_Alıntılanan metin:_

7 Mart 2011 Pazartesi

Cehenneme dönüş... CHENNAI - HİNDİSTAN

7 Mart 2011
Her zaman söylediğim gibi yolda planlar değişebilir. Yalnız bu sefer değiştiğinde biraz üzüldüm. Nepal’e gitmek çok istiyordum. Ama İrem istemeyince kabul etmek zorunda kaldım. Sadhana’da daha fazla kalmak ve sonrasında da Rishikesh’e gitmek istediğini söyleyince hayal kırıklığına uğradım. Sadhana’da daha fazla kalması benim Pondy’de daha fazla kalmam ve onu beklemem gerekiyordu. Artık sıkılmıştım ve yolda olmak, Nepal’e doğru ilerlemek istiyordum. Normal koşullarda muhtemelen ben kendi planlarıma göre hareket edip hemen yola çıkardım. İrem ile de Tayland’a geçmek üzere sonrasında bir yerde buluşurduk. Ama bacağım hala iyileşmemişti ve bu yüzden yalnız seyahat etmeye çekiniyordum. Hastaneye tek başına gitmek, doktor peşinde koşmak, pansuman yaptırmak, ilaçları almak, hemşireleri uyarmak gerçekten de çok zor ve insan bir noktada kendini  ‘çok yalnız’ ve bu yüzden de ‘çaresiz’ hissederken buluyor. Yoldayken bu olumsuz düşüncelere ne gerek var ayol? Canın acıdığında elinden tutup acını bir nebze de olsa paylaşacak birinin olması gerekiyor cidden. O yüzden de yalnız yolculuk yapma fikrini aklımdan çıkarmak zorunda kaldım.
İrem’i beklemek zorundaydım ve bu fikirden de hoşlanmamıştım, her ne kadar Geoffrey’de kalmak ve onunla zaman geçiriyor olmaktan çok hoşlansam da yoluma gitmek istiyordum. Beni kara kara düşünmekten kurtaran yine Geoffey oldu. Benimle Nepal’e gitmesi imkansızdı, ülkeden çıkarsa prosedür gereği 2 ay geri giremezdi ve Mart’ın 16’sında Fransa’ya Hindistan’dan dönmesi gerekiyordu. Ama kuzeye gidebileceğini, uçağa da Delhi’den binebileceğini söyleyince çok mutlu oldum. Hemen haritalar çıktı ortaya ve en sonunda çöle gitmeye karar verdik; Rajasthan’a.

_Görevler:_
A) Seyahat yazısında tek başına yapılması çok zor olarak sayılan işleri yazın.
B) Aşağıdaki ifadeler seyahat yazısıyla uyuşuyor mu? Her biri için evet ya da hayır deyin ve kararı belirleyen sözleri yazıdan aynen aktarın.
(i) Geoffrey'nin Mart'ın 16'sında Fransa'ya dönmesi gerekiyordu.
(ii) İrem Nepal'e gitmek istiyordu.
(iii) Sonunda Rajasthan'a gitmeye karar verildi.
C) Seyahat yazısını son cümlesinden sonra sürdürün.

_Verilen bilgiler:_
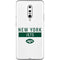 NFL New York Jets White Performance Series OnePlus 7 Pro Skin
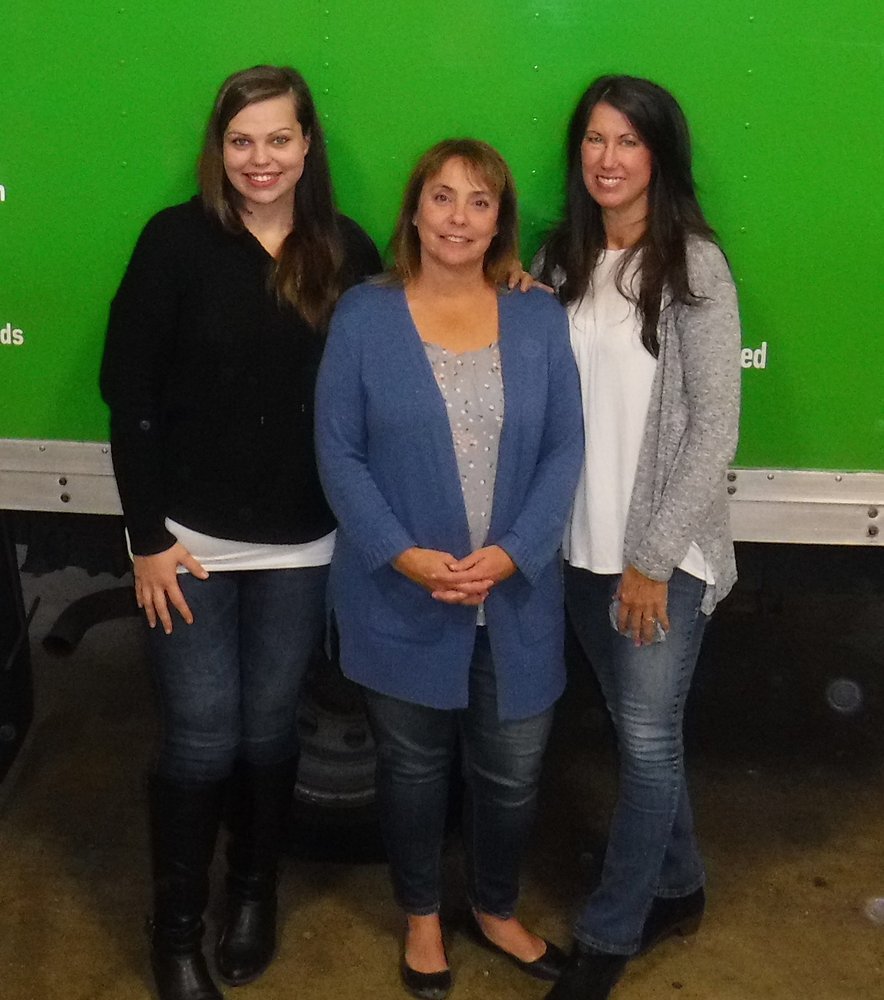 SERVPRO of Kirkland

_Görevlere göre yanıtlar:_
A)
- Hastaneye tek başına gitmek
- Doktor peşinde koşmak
- Pansuman yaptırmak
- İlaçları almak
- Hemşireleri uyarmak

B)
(i) Evet: "Mart’ın 16’sında Fransa’ya Hindistan’dan dönmesi gerekiyordu"
(ii) Hayır: "Ama İrem istemeyince kabul etmek zorunda kaldım."
(iii) Evet: "en sonunda çöle gitmeye karar verdik; Rajasthan’a."

C)
Geoffrey’nin uçağı Chennai’den kalkıyordu. Ama Delhi’de aktarma yaptığı için oradan da binebilirdi. Önce Chennai – Delhi uçağının gününü değiştirmemiz mümkün mü diye seyahat acentasına gittik. Bunu öğrenmemiz bayağı bir zaman aldı, Hindistan Havayolları sağolsun, bir türlü cevap veremediler. Sonuç itibariyle tarihi değiştirmenin cezasının çok fazla olduğunu görünce, ayın 7’si sabahında Geoffrey Chennai’den ekspres trenle Delhi’ye gitmeye karar verdi. Ben tren biletimi daha önce aldığım için 7’si akşamında biniyordum ve 9’u sabahı da Delhi’de olacaktım. Geoffrey bir gün evvel varacaktı ve benim vardığım günün akşamı da Delhi’den beraber önce Rajasthan’da Jaisalmer’e ve Jodhpur’a gidip 15’inde Delhi’ye geri dönecektik. İrem ile de zaten aynı gün Delhi’de buluşacaktık.
Kodai’den döndüğümüzde hemen hazırlıklara başladık. Geoffrey’nin yapması gereken bir sürü alışveriş, veda etmesi gereken bir sürü insan vardı. Benim ise sadece homeopati uzmanını son kez görüp duasını almam yeterli olacaktı. Marika, yaramı temizleyip iyi olacağımı, ama fazla zorlamamı söyledi. Yine yola düşeceğim için duyduğum sevinçten dolayı bir sevgi böceğine döndüğümden dayanamayıp kadını kucakladım.
Pazar gecesi artık en son Yuyu’ya ve Christelle’e de güzel bir yemekle veda ettikten sonra hazırdık. Geoffrey’nin kocaman bir valizi olduğu için Chennai’ye taksi ile gidecektik. O sabah 6’da trenine binecek, bense tüm gün Chennai’de oyalanıp ancak akşam 7’de Delhi yolculuğuma başlayacaktım. Koca bir günü Chennai’de geçirecektim, Hindistan yolculuğuma başladığım ve beni Hindistan’dan anında soğutan o cehennemde...
Sabahın 5’i gibi şehrin içine girdiğimizde fazla bir trafik yoktu, şehrin artık ne tarafından giriş yaptıysak o başlangıçta gözlerime, burnuma, kulaklarıma inanmakta zorlandığım hiçbir şey yoktu ortalıkta. Sahil kenarında yürüyüş yapan çiftler, işlerine giden insanlar, temiz sokaklar, trafik kurallarına uyan araçlar... Sanki Chennai’de daha önceki yaşadıklarımız, anılarımız, izlenimlerimiz büyük birer yanılsamaymış gibi. Daha gündüz olmamasına verdim.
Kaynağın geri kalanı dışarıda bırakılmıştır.